Part one of his reform plan is the need to reap what the government claims (though the evidence base is hard to track down) are substantial – £ 45bn – annual savings from harnessing the power of AI and data to drag public services into the 21st century. That project, and those calculations, were first aired by the Department of Science Innovation and Technology in January. The Prime Minister picked up that theme and promised a civil service where 10% work in tech jobs (up from 5% now) and there are 2,000 new tech apprentices.
On top of a tech revolution (far from clear when and how long it will take for really substantial change to emerge), the Prime Minister then took aim at what he termed the “watchdog state”. Here he – welcomely – took responsibility for the fact that it was ministers who created the mass of regulation – and the bodies enforcing them and vowed to stop “outsourcing” decisions to people who then became “blockers” on key government policies. As the government is already doing in its Planning Bill, the fundamental need is to reform underlying regulations – for example deciding whether (at least some) bats do not merit protection – rather than attack the regulators. Whether those reforms are enough to speed up the rate of housing and infrastructure building, only time and the courts will tell.
An action plan has followed from the Chancellor and Business Secretary as a down payment on making it easier for businesses to engage with the state. Its highest profile announcements are cherry picked from its predecessors: from Jeremy Hunt and Patrick Vallance (now a Labour minister but then the outgoing Government Chief Scientific Adviser) the idea of recognising other health regulators’ approvals to fast track new medicines (though we may want to watch whether/how long we are keen to include the US Food and Drug Administration in that list) and from the last government’s Harrington review, the idea of a concierge service to make it easier for businesses who want to invest in the UK to navigate the system. Add to that some longstanding work by the Civil Aviation Authority on drone deliveries and a to-be-developed plan to have a single point of contact for environmental regulation (whether that morphs into a bigger plan to rationalise environmental regulators remains to be seen). And in what looks like a final rather desperate grasp for an announcement, a promise to raise the contactless limit to speed up time at checkouts (the link to boosting productivity is very unclear – one more minute at work/ looking after kids/in front of Netflix?).
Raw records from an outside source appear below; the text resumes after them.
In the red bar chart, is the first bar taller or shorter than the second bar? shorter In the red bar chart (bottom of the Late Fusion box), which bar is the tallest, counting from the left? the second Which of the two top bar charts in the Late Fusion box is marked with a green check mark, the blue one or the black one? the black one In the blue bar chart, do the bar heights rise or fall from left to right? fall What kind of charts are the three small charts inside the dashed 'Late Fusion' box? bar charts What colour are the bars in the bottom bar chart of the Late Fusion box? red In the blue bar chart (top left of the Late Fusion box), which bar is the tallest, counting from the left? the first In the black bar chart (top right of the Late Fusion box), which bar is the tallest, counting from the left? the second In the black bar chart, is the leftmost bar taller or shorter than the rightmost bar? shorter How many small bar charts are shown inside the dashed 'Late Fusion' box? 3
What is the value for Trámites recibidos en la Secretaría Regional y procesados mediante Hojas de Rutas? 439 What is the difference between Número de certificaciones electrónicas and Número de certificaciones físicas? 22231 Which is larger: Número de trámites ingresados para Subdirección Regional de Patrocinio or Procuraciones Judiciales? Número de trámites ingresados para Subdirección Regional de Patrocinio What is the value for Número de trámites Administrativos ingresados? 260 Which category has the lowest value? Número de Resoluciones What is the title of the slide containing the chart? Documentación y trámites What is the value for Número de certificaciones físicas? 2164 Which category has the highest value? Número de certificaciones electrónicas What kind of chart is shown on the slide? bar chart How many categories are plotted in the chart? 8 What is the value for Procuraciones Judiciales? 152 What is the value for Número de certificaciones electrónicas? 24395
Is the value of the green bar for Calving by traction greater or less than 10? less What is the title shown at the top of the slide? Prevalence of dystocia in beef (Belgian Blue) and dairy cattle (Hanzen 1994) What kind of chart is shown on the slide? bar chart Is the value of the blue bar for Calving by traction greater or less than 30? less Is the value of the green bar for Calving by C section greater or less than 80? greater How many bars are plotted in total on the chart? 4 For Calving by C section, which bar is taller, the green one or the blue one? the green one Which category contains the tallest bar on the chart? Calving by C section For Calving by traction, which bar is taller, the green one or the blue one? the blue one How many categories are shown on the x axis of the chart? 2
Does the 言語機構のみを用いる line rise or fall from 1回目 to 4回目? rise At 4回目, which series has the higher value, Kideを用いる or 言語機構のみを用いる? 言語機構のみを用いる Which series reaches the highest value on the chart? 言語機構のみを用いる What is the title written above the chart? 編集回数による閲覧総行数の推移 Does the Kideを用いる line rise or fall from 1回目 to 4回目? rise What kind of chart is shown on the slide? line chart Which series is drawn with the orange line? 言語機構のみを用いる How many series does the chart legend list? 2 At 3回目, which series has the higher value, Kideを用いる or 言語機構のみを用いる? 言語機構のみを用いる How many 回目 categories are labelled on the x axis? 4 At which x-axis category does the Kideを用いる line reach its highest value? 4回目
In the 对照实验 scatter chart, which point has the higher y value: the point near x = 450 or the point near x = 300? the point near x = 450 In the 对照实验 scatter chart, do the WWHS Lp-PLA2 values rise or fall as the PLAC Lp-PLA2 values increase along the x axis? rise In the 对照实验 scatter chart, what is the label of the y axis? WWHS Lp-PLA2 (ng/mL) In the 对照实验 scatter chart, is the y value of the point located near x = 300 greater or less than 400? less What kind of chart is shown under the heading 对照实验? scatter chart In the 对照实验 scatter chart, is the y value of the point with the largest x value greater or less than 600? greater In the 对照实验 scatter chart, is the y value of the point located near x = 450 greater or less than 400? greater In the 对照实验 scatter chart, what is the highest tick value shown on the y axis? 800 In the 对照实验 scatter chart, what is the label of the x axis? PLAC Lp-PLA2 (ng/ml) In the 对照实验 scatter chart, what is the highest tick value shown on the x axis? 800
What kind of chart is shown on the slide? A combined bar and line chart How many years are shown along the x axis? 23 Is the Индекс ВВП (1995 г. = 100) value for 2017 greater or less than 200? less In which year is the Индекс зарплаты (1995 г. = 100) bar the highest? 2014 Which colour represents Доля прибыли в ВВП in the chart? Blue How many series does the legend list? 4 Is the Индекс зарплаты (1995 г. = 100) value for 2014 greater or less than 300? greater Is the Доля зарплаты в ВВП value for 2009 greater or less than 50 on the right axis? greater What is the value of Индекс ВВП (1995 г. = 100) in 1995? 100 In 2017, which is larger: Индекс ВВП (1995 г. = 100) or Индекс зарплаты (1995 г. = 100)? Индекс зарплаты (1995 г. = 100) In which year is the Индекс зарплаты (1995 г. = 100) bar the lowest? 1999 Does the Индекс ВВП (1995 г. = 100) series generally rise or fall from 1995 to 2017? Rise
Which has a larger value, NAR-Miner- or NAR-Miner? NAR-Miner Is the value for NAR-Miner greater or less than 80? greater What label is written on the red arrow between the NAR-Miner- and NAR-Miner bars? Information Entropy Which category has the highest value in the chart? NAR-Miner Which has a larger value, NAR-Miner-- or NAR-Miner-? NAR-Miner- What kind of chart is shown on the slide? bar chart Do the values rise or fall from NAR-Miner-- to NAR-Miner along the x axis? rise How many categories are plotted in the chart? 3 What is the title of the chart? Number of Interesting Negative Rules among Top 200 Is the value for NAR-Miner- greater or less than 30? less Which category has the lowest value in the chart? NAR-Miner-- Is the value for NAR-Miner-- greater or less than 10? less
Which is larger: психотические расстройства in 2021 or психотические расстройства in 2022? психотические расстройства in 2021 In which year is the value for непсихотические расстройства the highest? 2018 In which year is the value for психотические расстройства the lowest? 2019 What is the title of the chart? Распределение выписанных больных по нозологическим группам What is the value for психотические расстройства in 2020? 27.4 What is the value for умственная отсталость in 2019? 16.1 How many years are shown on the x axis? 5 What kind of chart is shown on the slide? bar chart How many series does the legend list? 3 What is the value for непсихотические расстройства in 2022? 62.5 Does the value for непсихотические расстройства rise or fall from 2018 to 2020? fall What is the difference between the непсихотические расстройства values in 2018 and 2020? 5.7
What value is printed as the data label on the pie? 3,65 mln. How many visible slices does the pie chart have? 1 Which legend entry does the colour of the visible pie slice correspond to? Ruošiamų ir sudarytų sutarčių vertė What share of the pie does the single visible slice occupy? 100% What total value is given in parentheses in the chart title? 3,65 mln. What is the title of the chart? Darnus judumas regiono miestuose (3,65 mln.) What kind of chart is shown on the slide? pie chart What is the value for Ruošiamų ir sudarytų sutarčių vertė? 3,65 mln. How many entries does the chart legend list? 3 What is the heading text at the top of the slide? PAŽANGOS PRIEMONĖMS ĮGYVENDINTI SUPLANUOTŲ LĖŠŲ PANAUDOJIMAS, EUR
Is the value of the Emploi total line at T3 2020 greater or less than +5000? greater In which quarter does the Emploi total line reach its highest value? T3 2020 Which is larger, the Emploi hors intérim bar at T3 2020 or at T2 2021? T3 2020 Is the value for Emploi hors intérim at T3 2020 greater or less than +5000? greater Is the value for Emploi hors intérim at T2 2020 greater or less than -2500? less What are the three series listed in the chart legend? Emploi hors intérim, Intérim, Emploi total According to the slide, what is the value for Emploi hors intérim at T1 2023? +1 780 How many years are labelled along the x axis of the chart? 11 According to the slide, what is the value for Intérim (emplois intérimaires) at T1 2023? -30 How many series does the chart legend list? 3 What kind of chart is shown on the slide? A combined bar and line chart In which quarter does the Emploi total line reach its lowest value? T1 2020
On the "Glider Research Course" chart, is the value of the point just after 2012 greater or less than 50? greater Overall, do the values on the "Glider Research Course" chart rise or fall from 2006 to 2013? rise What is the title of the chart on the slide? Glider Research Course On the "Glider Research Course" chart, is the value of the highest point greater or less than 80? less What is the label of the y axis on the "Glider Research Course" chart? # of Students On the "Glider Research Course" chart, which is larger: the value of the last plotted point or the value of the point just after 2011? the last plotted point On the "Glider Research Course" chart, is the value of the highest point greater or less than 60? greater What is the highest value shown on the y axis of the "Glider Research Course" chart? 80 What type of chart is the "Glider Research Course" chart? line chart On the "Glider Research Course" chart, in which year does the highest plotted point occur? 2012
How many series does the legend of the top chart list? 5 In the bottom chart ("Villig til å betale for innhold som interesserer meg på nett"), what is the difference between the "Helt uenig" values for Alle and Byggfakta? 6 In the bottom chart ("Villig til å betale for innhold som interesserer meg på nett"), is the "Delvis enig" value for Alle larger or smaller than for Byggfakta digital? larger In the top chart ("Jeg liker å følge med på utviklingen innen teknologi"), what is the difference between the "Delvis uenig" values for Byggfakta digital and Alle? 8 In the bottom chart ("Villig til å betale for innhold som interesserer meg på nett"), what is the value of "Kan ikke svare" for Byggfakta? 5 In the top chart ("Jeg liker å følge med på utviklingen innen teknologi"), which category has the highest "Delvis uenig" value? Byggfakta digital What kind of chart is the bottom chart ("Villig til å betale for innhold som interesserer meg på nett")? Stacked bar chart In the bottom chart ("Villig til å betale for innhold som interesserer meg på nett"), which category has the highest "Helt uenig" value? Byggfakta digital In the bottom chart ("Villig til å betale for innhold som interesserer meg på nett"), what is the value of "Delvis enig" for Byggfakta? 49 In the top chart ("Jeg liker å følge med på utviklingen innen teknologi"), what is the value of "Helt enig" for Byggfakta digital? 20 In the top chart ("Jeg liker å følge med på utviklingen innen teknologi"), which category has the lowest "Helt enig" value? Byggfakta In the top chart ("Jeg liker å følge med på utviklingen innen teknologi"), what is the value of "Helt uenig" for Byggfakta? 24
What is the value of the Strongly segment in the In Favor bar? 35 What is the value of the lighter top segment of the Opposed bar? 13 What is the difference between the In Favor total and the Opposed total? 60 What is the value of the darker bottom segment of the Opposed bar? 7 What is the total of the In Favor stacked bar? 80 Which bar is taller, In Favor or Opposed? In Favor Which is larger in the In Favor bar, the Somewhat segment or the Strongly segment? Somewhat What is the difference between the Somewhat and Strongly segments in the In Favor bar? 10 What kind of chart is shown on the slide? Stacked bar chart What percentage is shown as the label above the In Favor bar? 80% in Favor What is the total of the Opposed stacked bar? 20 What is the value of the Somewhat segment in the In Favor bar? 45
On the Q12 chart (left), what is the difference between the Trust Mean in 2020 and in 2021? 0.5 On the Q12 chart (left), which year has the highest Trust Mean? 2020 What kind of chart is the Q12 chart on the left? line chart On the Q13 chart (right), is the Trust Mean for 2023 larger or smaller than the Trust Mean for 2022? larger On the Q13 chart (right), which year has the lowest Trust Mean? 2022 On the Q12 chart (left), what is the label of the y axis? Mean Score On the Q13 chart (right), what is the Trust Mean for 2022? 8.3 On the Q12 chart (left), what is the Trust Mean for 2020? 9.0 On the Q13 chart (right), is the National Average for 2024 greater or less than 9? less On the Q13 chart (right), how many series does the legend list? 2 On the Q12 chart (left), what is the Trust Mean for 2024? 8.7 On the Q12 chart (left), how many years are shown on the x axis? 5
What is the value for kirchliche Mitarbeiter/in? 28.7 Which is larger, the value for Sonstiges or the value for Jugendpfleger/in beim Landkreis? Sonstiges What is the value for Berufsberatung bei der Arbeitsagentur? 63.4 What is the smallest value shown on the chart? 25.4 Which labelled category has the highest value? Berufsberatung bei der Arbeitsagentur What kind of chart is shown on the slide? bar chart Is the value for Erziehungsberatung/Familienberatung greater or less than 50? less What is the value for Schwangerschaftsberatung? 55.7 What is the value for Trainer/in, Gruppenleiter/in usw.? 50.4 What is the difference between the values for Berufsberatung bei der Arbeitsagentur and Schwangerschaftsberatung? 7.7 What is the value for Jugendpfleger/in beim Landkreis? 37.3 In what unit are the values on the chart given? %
The Chancellor has also announced that a couple of smaller bodies will be merged into bigger ones. She – and the government – need to be sure that any such rationalisations make sense, rather than just becoming another meaningless numbers game, of the sort we have seen in earlier quango bonfires, in which the abolition of NHS England is put on a par with the disappearance of the Payment Systems Regulator. They also need to make sure that they have a plan both for realising savings, but also to ensure that essential functions continue to be performed.
But beyond that Keir Starmer needs to paint a positive picture of the end state he is aiming at, rather than simply take side-swipes at soft targets. What does his dynamic, lighter touch, pro-business but security enhancing active state really consist of? Where does he see scope for removing functions as well as people? Is he prepared to invest upfront – whether in tech or redundancies to reap rewards later on? And how will any push on regulation might affect his EU reset ambitions?
The rhetoric now needs to be underpinned by concrete plans if his emerging view is to be translated into visible improvements for business, consumers and citizens.
By Jill Rutter, Senior Research Fellow, UK in a Changing Europe.